→ **Input records**:

-- START --

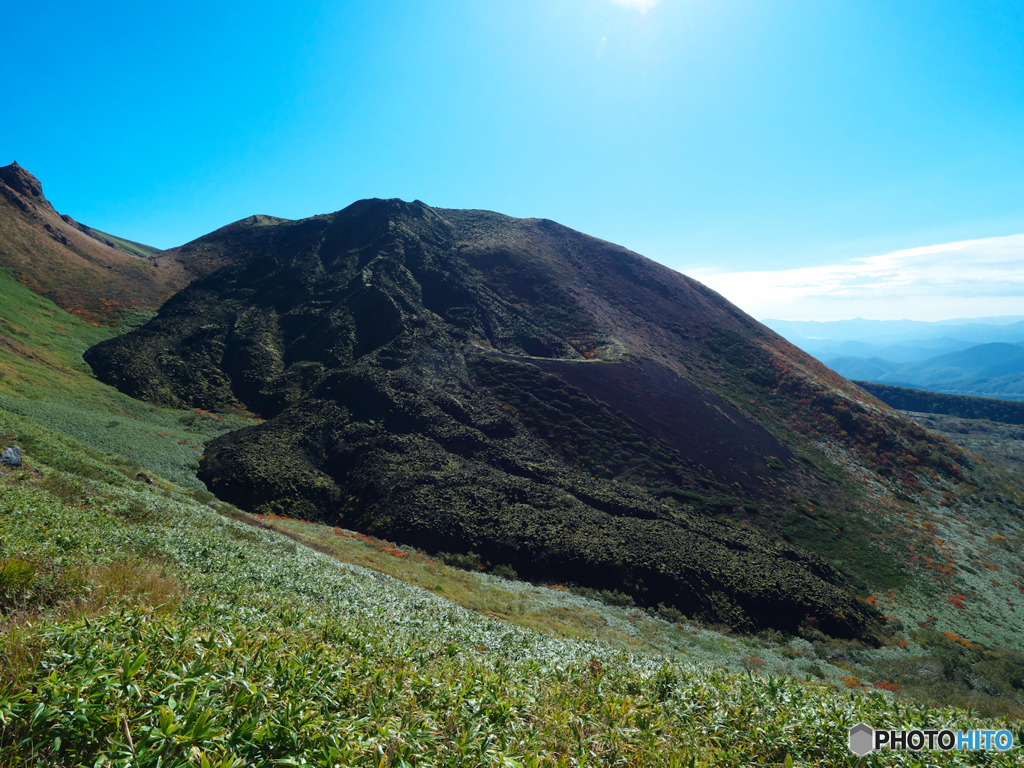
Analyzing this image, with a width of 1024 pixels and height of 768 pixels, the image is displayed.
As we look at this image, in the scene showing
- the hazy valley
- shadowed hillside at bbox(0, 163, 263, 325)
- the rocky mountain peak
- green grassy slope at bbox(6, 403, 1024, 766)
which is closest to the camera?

-- END --

→ **Given problem**:
Please copy out the text of every entry above word for word, leaving out the pictures.

→ **Reply**:
Analyzing this image, with a width of 1024 pixels and height of 768 pixels, the image is displayed.
As we look at this image, in the scene showing
- the hazy valley
- shadowed hillside at bbox(0, 163, 263, 325)
- the rocky mountain peak
- green grassy slope at bbox(6, 403, 1024, 766)
which is closest to the camera?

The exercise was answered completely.